Nowadays, companies try to optimize their profitability through the efficient and economical use of resources and labor, for do it they need financial road maps to show how they will allocate their resources in order to achieve their business objectives. In other words, companies need to establish a budget. A budget is a description of a financial plan; it describes a period in the future not in the past. The long term planning involves setting objectives and defining and selecting strategies which will enable a business to achieve those objectives.
Budgeting is a very important part of this process and can be defined as stating formally, in quantitative terms, what the business plans to achieve in the immediate future (S.Kenp and E. Dumbar; 2003). Budgeting has two primary functions: planning and control. Using budgets as a control mechanism represent benefits for the company.
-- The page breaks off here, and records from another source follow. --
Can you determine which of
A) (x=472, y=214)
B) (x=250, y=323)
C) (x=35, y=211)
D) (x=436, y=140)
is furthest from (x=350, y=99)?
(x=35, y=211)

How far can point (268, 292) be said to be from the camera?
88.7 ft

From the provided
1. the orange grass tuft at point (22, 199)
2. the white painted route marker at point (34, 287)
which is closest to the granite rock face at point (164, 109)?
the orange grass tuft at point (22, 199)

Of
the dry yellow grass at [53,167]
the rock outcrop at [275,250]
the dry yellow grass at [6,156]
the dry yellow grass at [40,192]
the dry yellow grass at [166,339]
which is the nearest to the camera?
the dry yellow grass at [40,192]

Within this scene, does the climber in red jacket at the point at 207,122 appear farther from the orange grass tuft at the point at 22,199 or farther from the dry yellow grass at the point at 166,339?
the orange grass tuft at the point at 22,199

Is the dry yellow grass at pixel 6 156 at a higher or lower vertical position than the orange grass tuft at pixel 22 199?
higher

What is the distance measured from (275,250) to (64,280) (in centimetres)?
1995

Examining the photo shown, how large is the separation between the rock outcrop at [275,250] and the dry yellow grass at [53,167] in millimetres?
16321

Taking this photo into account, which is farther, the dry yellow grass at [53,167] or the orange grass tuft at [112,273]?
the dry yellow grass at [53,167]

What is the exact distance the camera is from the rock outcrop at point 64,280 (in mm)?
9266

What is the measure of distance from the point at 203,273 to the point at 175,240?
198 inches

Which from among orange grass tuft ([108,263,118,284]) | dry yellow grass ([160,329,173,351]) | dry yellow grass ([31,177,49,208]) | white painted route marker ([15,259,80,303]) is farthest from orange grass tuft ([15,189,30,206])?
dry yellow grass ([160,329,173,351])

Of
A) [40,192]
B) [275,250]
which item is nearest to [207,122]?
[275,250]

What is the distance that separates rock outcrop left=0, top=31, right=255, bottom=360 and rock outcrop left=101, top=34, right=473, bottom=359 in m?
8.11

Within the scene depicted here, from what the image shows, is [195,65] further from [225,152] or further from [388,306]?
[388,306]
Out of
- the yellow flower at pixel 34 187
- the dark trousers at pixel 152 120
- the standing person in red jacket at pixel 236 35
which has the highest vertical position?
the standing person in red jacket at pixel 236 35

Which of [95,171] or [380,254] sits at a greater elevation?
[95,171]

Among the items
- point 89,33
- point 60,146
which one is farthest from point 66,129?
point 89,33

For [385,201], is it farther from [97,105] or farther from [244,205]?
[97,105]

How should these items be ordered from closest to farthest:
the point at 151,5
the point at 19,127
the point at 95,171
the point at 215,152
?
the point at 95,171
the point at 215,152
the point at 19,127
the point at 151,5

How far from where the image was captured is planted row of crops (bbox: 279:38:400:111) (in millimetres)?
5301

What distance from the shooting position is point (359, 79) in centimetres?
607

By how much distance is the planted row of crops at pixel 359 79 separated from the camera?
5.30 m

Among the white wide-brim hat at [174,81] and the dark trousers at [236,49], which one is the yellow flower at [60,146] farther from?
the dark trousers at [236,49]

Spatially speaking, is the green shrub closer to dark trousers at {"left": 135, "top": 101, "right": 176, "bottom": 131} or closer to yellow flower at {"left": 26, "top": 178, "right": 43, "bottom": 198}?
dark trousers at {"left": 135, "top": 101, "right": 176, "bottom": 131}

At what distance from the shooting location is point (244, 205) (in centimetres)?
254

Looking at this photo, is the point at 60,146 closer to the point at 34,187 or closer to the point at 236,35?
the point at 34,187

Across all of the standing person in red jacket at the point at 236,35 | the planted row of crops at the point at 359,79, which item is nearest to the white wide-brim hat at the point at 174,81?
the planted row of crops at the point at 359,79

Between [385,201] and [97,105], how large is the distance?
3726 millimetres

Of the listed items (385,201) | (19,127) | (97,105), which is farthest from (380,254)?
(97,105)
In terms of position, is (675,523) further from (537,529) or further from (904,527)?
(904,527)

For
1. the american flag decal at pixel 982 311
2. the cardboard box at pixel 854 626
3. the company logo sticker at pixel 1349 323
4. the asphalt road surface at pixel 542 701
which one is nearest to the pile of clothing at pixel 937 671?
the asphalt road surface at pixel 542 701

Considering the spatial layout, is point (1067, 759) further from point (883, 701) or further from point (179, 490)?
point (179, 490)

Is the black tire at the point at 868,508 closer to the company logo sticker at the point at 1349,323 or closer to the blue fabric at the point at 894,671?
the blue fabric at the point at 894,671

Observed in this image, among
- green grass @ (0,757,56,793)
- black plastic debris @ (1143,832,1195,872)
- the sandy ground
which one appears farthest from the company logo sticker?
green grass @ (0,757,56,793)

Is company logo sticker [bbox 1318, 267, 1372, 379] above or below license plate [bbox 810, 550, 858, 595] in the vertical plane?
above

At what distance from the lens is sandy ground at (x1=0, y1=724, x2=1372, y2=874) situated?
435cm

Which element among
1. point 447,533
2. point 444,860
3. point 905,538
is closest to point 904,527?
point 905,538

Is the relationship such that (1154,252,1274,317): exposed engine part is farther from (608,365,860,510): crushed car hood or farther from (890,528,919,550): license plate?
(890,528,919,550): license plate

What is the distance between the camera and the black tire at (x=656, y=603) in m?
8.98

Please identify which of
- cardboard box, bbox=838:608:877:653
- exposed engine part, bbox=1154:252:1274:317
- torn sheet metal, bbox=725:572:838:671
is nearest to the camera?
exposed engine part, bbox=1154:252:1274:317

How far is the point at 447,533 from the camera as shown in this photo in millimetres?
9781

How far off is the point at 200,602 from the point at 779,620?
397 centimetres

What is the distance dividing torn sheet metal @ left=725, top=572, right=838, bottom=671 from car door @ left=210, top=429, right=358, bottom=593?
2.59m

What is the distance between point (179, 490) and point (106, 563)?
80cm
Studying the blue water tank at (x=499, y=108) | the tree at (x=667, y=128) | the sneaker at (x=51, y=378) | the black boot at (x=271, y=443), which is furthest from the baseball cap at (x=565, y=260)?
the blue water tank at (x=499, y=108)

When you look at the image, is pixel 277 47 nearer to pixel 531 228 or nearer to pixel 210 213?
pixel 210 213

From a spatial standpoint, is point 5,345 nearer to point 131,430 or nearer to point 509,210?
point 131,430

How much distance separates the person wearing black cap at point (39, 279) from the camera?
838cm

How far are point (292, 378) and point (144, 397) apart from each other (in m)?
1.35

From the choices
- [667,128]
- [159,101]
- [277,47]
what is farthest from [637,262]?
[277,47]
Indeed, to start the budgetary control aims to maximize the profit of the company (R.Banham; 2000). In order to achieve this goal, it is necessary to undertake a co-ordination of different functions and a good planning. If there is a proper control over different revenue and capital expenditures; the resources will be put to the best possible use.
Moreover, the budgeting control improves the co-ordination within the company (A. Wildavsky; 2003). In fact, the working of the various departments and sectors is well co-ordinate and the budgets of different departments have a bearing on one another. So, the co-ordination of various executives as well as subordinates is necessary for achieving budgeted targets. Thanks to the budget control all efforts are put jointly to achieve the common objective of the organization.